34. Save Copies of Your To Do Lists.
At the end of the week, revisit your spent To Do Lists, to appreciate
your accomplishments, and take a little self-motivation from all you did to advance
your mission. Congratulate yourself. Celebrate a little.
35: Practice Until You Build Good Habits.
Start using the time management tips above that pertain to your own
leadership development needs. Keep practicing these, until you habituate them.
Form a routine, a time management system, that you like and can maintain.
META+COACH and habit modification
Repetitive behavioural patterns cut their routes into the brain’s neural pathways. Fortunately, through repeating different behaviours, new habits can be formed. With commitment, even long-time habits can be replaced by better ones.
Improving time management skills is an ideal goal for undertaking with this rehabituation approach in mind. Decide on some simple but major changes you want to make in your way of managing your time, and commit to repeating your new time management behaviour until doing it the new way comes naturally to you. One-on-one leadership coaching may be your best available approach to habituating better time management habits.
Even the best leaders put things off sometimes, but chronic
procrastination is a deeper problem that is likely to reflect self-control
issues. Some procrastinators argue that they perform best when under pressure,
but research indicates that that is typically false. Decisional procrastinators
have difficulty making decisions. Perfectionists may delay facing the
inevitable lack of perfection in their finished work. Thrill-seekers may
squeeze themselves into a tight timeline, to experience an adrenaline rush.
Classic avoiders may put off work, in fear of failure or fear of inability to
sustain success that they might achieve.
Understanding why people procrastinate, have self-control issues, or
motivation issues is the first step to improving your time management if you
are struggling with leadership decision-making, or any of these issues leading to
procrastination.
WAY FORWARD
Ultimately, time management comes down to being clear on what you
really want to
accomplish. Really wanting it
is the natural generator of motivation. From there, it’s about weighing your
priorities, to ensure that the way you spend your time is going to get you to
your goal.
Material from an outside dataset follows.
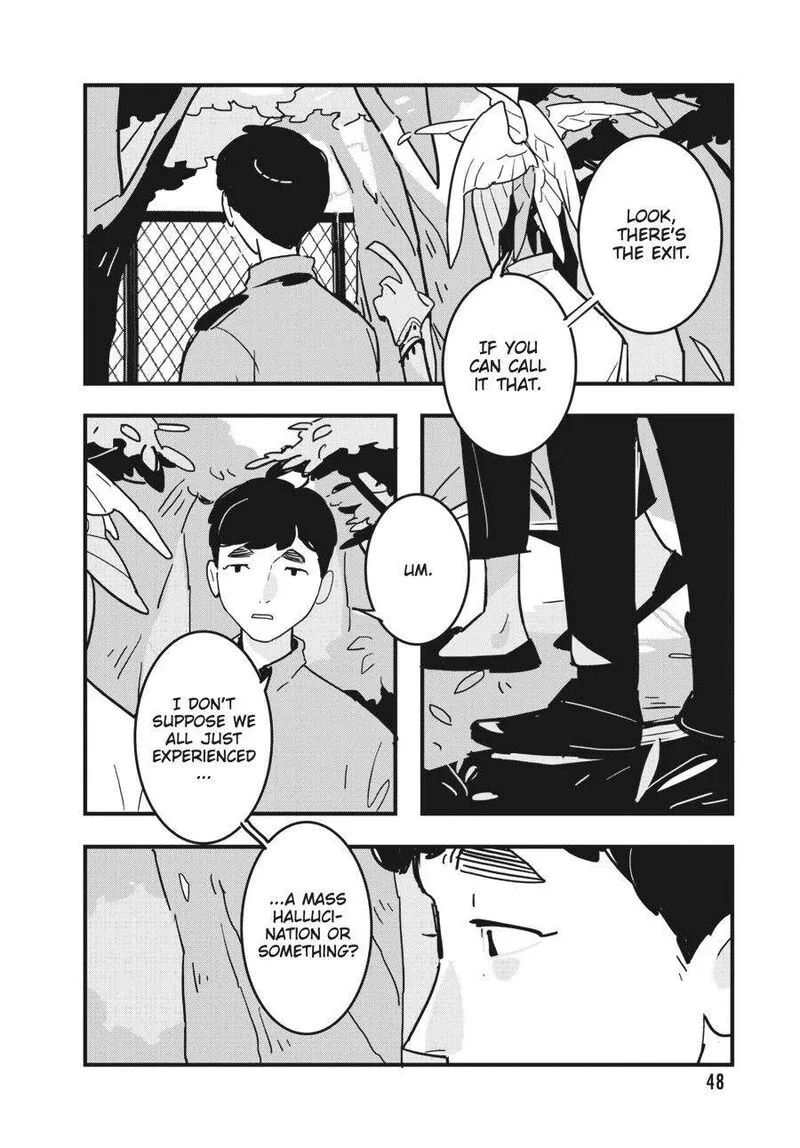 Glitch Chapter 14 page 15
That means eliminating non-priorities that are sucking time from
your limited supply of it. Ask yourself which items on your To Do list
can make a meaningful difference for you, which can’t be delegated, which can
wait, and which should really be discarded.
Be careful about what you commit to, and prioritise honouring the
commitments you do make. Keeping your promises protects your relationships and
your reputation, both of which are indispensable for a successful career and a
rewarding life that you can thoroughly enjoy.
Practice finding what’s positive in every negative circumstance. Train
yourself to look past obstacles to find solutions. Above all, stay focused on
your goals. Keep thinking about them and talking about them. Visualise yourself
accomplishing what you’ve set out to achieve. These are the ways of a driven
individual. They’re conducive to a mindset that cuts through irrelevancies and
stays fixed on what’s important, and sees the way to get it done, and does it.